Workflow and Key Points

• Data acquisition: Use GNSS-equipped drones or LRTK smartphones to capture many high-resolution photos of the target area. Planning for roughly 80% overlap between adjacent photos improves 3D reconstruction accuracy. For building exteriors, capture from both ground and air; for terrain, capture from multiple altitudes to eliminate blind spots.

• Model generation: Load the captured image data into dedicated software and the Gaussian Splatting algorithm will automatically generate a 3D model from the photo set. With a PC equipped with a high-performance GPU, processing hundreds of images can be completed in tens of minutes. Since intermediate steps such as point cloud generation and mesh conversion are unnecessary, model creation can be executed with a single button press.

• Use and sharing: The completed model can be intuitively viewed and measured in a dedicated viewer or web browser. Sharing a URL allows stakeholders to review the scene remotely. If needed, the model can be converted to point cloud formats (LAS/PLY) or mesh formats (OBJ, etc.) and imported into conventional CAD/GIS software for overlaying with design data, creating cross sections, and performing other analyses.

Conclusion

The combination of Gaussian Splatting and LRTK promises a major transformation in how 3D spaces are reproduced. High-precision 3D measurement that once required specialists is becoming achievable with familiar tools, and a future where anyone can handle photorealistic 3D models in minutes is within reach. This approach can reduce costs associated with outsourcing to survey companies and complex data processing, directly improving field productivity. Beyond complex site surveys, simple surveys and fixed-point monitoring will also become easier to conduct with 3D technology, dramatically improving operational efficiency and communication quality.

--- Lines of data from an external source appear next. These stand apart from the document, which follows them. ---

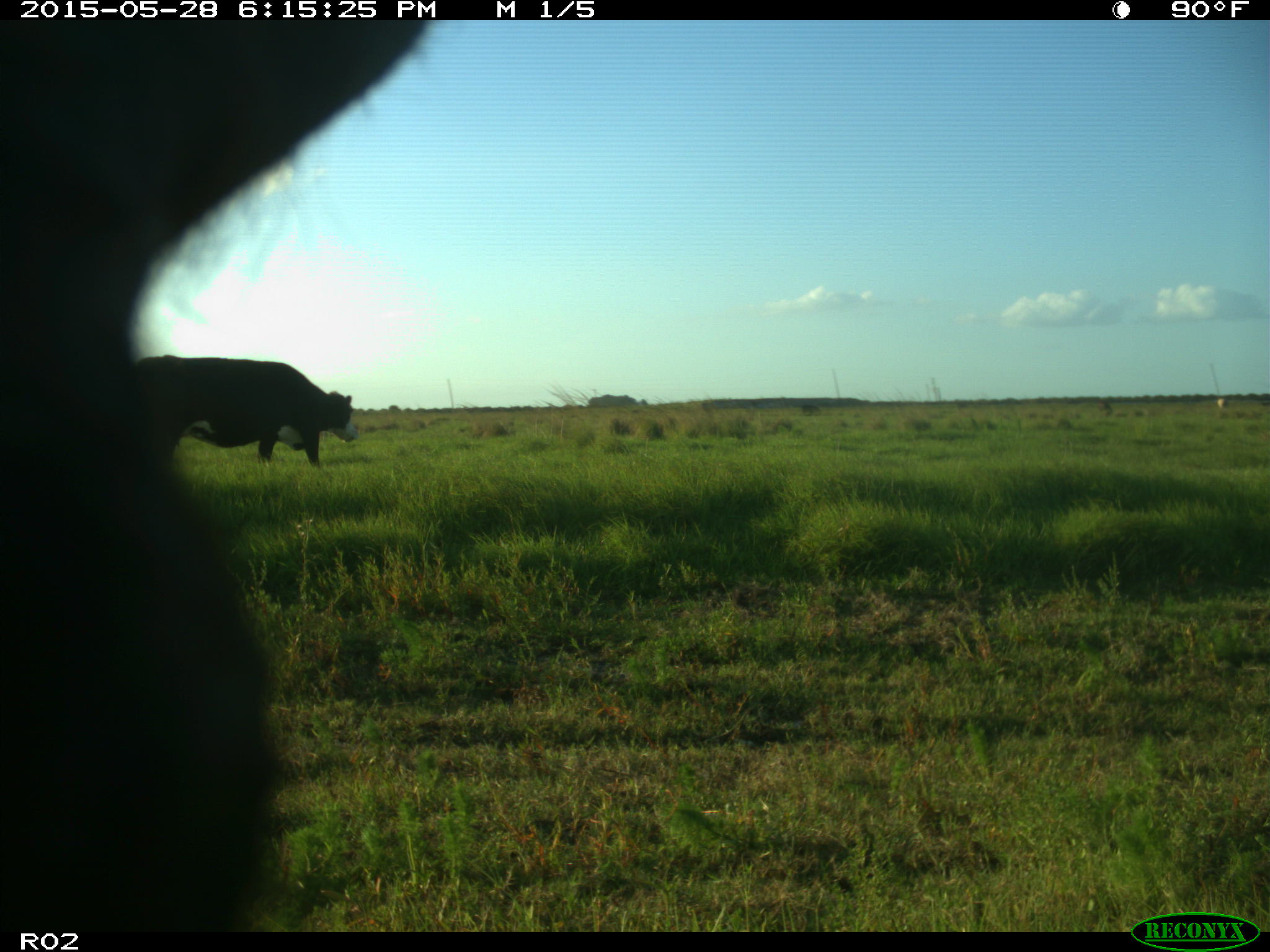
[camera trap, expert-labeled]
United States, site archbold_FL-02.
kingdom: Animalia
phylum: Chordata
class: Mammalia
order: Artiodactyla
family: Bovidae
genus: Bos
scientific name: Bos taurus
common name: domestic cow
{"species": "Bos taurus (domestic cow)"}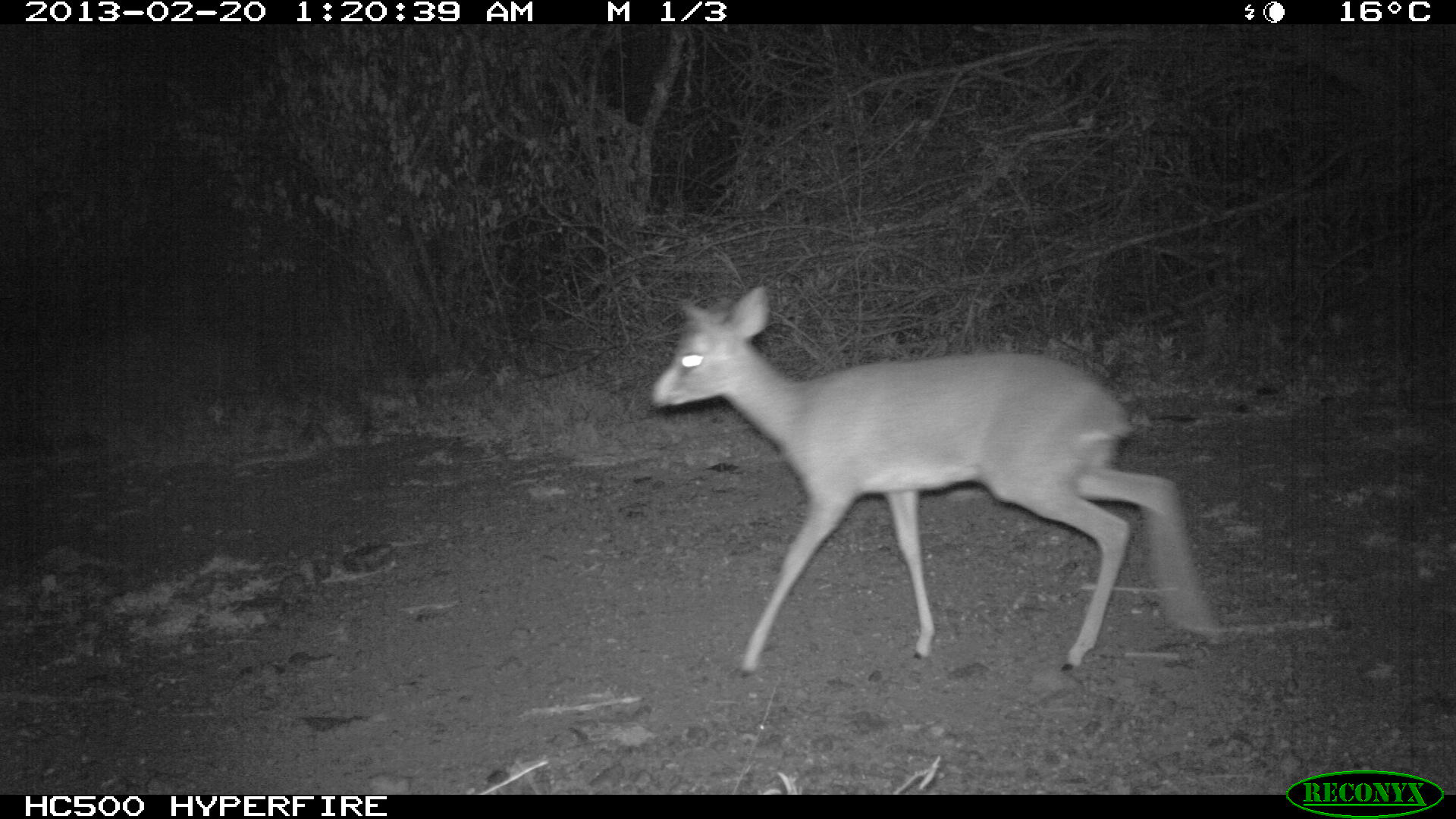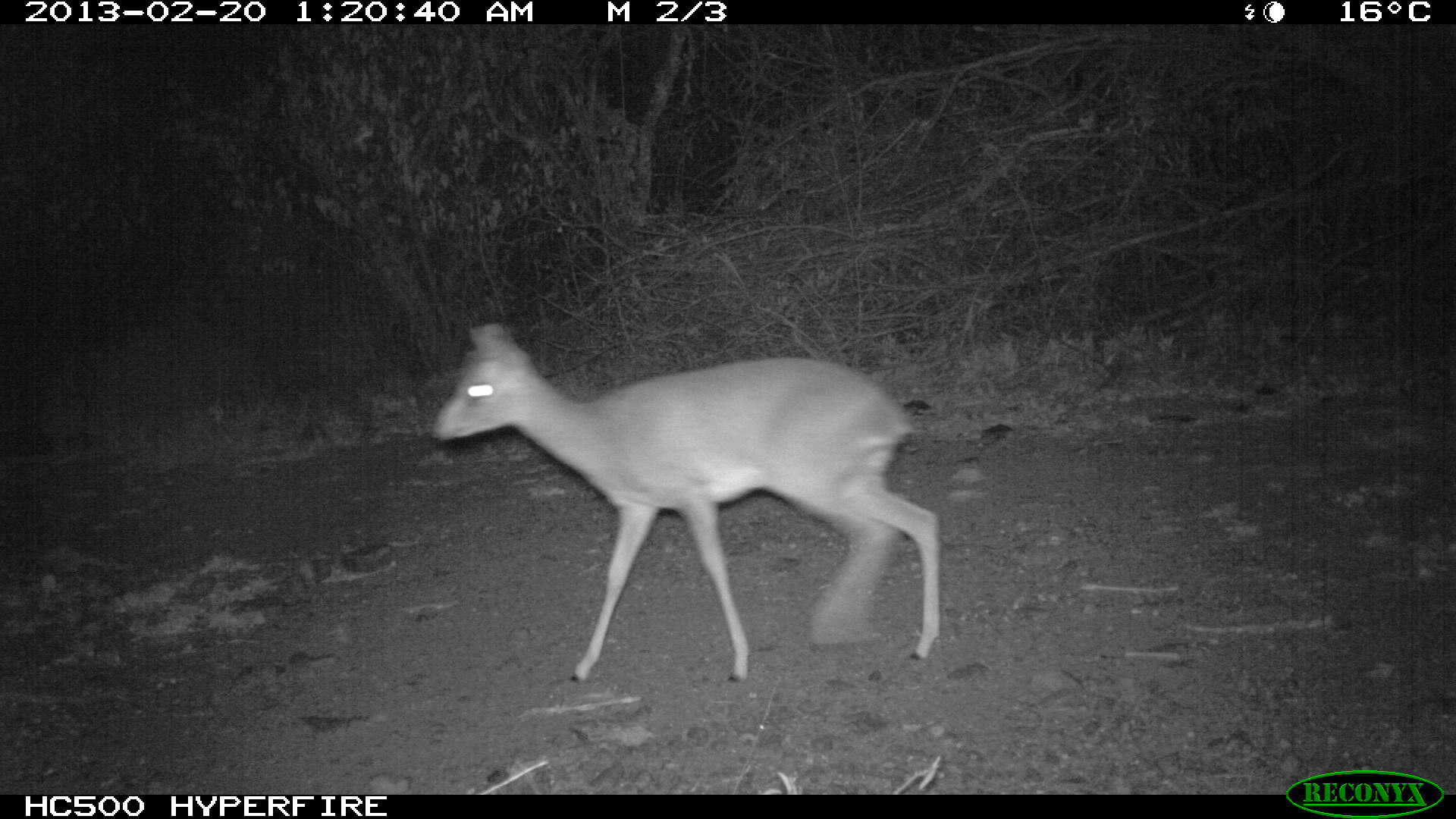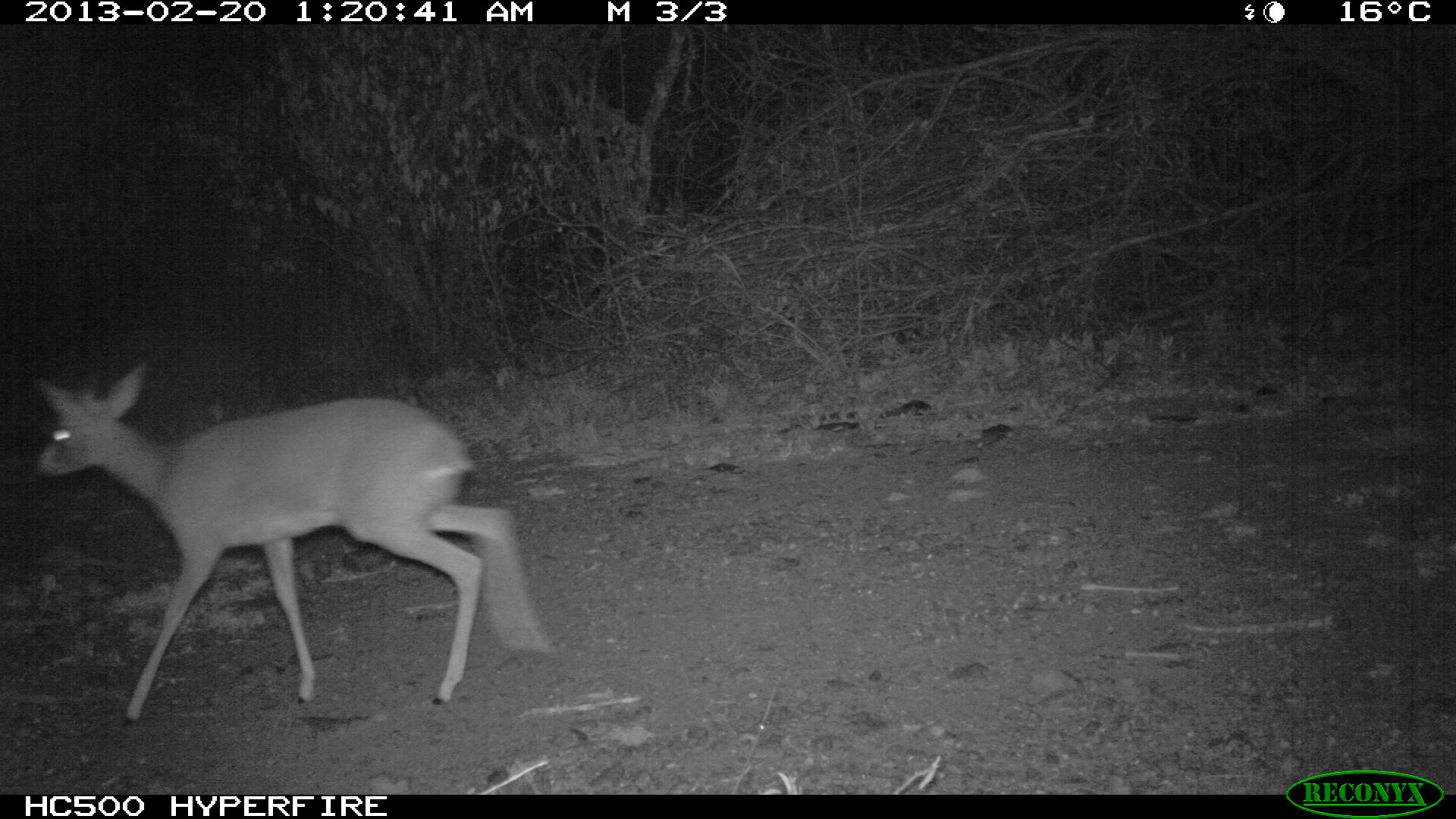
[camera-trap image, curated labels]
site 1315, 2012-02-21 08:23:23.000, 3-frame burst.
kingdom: Animalia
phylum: Chordata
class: Mammalia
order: Artiodactyla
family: Bovidae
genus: Madoqua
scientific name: Madoqua guentheri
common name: günther's dik-dik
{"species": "Madoqua guentheri (günther's dik-dik)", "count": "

Indeed, in the ongoing DX (digital transformation) and digital twin trends in surveying and construction, the ease and accuracy of LRTK + GS are highly compatible. In Japan, GS rendering capabilities are already being integrated into civil engineering 3D software, and the infrastructure for practical use is progressing. Information that was difficult to convey with plans and photos alone can be shared three-dimensionally and intuitively using this system. If you face challenges in on-site 3D utilization, consider adopting a next-generation workflow that combines LRTK data capture with Gaussian Splatting model generation. You will likely experience unprecedented speed and quality in visualizing 3D spaces.

In the not-too-distant future, it may become commonplace for site personnel to casually scan their surroundings with smartphones and instantly share 3D models. LRTK and Gaussian Splatting will push the visualization of field sites into a new dimension.